Exercise requirements.
Present the part of the records that opens with the line containing "What separation can" and runs through the end of the records as a Markdown table with the columns No. and Line, one row per line in order and blank lines left out.

Records provided.
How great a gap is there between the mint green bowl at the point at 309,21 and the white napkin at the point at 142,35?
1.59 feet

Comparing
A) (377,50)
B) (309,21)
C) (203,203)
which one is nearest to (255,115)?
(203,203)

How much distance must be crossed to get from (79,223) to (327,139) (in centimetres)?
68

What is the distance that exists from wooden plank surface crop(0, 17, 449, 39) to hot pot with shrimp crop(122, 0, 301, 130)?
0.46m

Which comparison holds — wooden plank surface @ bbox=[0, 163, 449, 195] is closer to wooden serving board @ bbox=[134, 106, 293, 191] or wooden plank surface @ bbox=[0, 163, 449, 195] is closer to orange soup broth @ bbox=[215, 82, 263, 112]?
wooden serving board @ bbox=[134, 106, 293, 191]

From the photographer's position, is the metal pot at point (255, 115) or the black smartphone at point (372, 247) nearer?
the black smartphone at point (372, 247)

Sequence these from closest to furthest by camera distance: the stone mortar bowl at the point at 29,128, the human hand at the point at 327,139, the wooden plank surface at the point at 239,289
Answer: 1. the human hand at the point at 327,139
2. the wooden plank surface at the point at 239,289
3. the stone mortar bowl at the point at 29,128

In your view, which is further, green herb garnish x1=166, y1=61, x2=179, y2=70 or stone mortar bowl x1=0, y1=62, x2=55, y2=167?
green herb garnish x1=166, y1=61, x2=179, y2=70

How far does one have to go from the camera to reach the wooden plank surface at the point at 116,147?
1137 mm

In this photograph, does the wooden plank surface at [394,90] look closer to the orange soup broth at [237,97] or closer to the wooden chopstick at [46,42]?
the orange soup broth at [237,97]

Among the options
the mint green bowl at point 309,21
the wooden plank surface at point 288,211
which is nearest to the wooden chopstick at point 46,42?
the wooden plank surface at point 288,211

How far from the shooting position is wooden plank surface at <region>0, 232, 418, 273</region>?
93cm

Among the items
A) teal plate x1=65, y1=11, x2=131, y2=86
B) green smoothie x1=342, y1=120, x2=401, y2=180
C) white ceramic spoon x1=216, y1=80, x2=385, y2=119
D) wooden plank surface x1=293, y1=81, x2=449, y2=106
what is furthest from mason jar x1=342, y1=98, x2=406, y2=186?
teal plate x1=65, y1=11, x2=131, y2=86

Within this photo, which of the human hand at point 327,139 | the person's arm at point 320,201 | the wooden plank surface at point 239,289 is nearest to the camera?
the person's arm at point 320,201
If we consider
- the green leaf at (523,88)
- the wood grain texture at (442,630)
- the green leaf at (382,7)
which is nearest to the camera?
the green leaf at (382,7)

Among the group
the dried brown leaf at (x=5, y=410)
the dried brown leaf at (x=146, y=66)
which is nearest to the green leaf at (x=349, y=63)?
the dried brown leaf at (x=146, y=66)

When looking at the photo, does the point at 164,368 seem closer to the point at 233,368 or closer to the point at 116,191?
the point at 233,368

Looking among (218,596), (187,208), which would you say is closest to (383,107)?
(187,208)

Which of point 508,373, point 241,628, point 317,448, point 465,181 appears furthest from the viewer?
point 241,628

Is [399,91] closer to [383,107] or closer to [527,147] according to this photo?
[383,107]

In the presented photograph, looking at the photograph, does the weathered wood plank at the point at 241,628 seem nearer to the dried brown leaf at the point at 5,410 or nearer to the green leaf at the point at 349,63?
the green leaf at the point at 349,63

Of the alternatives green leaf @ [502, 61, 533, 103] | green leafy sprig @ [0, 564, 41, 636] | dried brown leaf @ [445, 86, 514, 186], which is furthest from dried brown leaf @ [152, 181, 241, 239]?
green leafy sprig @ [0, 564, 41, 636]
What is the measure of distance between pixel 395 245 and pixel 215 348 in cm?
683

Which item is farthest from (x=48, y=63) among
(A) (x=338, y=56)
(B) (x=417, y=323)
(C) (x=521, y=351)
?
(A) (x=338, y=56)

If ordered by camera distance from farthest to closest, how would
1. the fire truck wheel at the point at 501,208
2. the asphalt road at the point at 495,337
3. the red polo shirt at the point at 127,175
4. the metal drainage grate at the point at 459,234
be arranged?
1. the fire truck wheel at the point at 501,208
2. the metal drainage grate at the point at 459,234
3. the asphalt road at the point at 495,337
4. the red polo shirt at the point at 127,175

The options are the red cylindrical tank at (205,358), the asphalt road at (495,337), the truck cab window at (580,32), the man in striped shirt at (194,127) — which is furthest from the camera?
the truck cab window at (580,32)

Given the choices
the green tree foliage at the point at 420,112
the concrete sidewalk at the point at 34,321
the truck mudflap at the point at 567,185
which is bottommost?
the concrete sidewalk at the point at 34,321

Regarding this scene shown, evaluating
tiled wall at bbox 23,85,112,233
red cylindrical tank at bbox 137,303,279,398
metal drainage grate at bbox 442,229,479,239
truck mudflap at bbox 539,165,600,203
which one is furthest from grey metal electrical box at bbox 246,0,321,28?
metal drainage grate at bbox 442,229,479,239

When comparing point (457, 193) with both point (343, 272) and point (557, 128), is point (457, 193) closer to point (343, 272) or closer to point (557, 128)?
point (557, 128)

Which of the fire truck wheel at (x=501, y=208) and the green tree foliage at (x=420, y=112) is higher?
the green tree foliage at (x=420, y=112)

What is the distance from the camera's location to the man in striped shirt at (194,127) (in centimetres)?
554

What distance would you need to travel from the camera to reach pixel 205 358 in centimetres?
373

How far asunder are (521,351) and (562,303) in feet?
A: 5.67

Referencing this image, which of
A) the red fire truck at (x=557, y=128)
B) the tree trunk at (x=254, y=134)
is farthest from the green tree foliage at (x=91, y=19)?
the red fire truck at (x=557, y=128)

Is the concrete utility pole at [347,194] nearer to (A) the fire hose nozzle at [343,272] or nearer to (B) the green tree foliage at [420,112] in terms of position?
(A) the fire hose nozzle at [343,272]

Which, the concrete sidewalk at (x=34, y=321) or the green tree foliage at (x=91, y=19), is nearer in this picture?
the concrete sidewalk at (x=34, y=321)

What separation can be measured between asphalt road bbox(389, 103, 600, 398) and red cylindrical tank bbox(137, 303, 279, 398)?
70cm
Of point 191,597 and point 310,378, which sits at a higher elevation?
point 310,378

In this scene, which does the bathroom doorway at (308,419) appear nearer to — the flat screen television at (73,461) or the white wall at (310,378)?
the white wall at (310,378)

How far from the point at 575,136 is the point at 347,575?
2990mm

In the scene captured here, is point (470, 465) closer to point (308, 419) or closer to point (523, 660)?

Exercise result.
| No. | Line |
|---|---|
| 1 | What separation can be measured between asphalt road bbox(389, 103, 600, 398) and red cylindrical tank bbox(137, 303, 279, 398)? |
| 2 | 70cm |
| 3 | Of point 191,597 and point 310,378, which sits at a higher elevation? |
| 4 | point 310,378 |
| 5 | In this scene, which does the bathroom doorway at (308,419) appear nearer to — the flat screen television at (73,461) or the white wall at (310,378)? |
| 6 | the white wall at (310,378) |
| 7 | How far from the point at 575,136 is the point at 347,575? |
| 8 | 2990mm |
| 9 | In the scene captured here, is point (470, 465) closer to point (308, 419) or closer to point (523, 660)? |